UWB Antenna Structure and Electronic Equipment

technical field

The present disclosure relates to the technical field of microwave communication, in particular to an ultra-wideband antenna structure and electronic equipment.

Background technique

Ultra Wide Band (UWB, Ultra Wide Band) antenna has the advantages of wide frequency range, sufficient channel capacity and fast transmission speed, and can resist noise and interference in complex environments. It is quickly applied in short-distance communication systems. A new type of communication technology has attracted the attention of the communication field.

Contents of the invention

The ultra-wideband antenna structure provided by the embodiments of the present disclosure includes:

Dielectric substrate;

An antenna structure located on one side of the dielectric substrate; wherein the antenna structure includes a radiation patch and a feeder;

a ground layer located on a side of the dielectric substrate away from the antenna structure;

Wherein, the radiation patch has a first hollow slit, and the length of the first hollow slit is related to λ/2; λ represents the wavelength within the frequency band of the required notch.

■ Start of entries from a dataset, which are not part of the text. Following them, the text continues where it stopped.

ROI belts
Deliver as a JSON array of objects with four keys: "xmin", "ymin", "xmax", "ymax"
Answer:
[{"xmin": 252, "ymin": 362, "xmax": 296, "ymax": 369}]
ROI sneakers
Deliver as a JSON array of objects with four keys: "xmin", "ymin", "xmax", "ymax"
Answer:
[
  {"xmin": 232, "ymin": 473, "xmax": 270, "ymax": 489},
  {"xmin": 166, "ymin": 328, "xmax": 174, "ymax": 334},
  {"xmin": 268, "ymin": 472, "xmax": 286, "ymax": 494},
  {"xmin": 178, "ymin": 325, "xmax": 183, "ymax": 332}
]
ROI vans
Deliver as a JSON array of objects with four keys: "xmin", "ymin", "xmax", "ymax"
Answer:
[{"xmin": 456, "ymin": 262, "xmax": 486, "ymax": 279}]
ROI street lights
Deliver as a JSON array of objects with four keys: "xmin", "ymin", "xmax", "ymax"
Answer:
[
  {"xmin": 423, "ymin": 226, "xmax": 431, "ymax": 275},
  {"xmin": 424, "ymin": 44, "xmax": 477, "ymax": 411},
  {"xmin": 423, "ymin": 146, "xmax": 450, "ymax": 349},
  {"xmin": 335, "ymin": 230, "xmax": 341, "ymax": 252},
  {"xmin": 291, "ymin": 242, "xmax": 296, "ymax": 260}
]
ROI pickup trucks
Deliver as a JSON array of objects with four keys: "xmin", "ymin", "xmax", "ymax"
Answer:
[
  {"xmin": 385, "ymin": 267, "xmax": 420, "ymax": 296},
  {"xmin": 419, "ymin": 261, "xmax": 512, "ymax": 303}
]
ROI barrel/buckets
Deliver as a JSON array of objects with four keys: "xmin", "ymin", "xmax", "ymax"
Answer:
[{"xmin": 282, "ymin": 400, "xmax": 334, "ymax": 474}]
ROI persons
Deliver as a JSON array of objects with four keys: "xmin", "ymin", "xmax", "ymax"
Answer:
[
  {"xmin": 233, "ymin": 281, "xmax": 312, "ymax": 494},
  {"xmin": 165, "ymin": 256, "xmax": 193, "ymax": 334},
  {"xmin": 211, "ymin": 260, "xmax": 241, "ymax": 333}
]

In some examples, in the same antenna structure, the first hollow slit is located on a side of the radiation patch away from the feeder line.

In some examples, the first hollow slit includes a first slit portion; the first slit portion extends along a first direction.

In some examples, the first hollow slit further includes a second slit portion and a third slit portion; the second slit portion and the third slit portion respectively extend along the second direction; wherein, the first direction and the second direction intersect;

The second slit is connected to the first end of the first slit; the third slit is connected to the second end of the first slit; wherein, the first slit The portion extends from the first end of the first slit portion to the second end of the first slit portion.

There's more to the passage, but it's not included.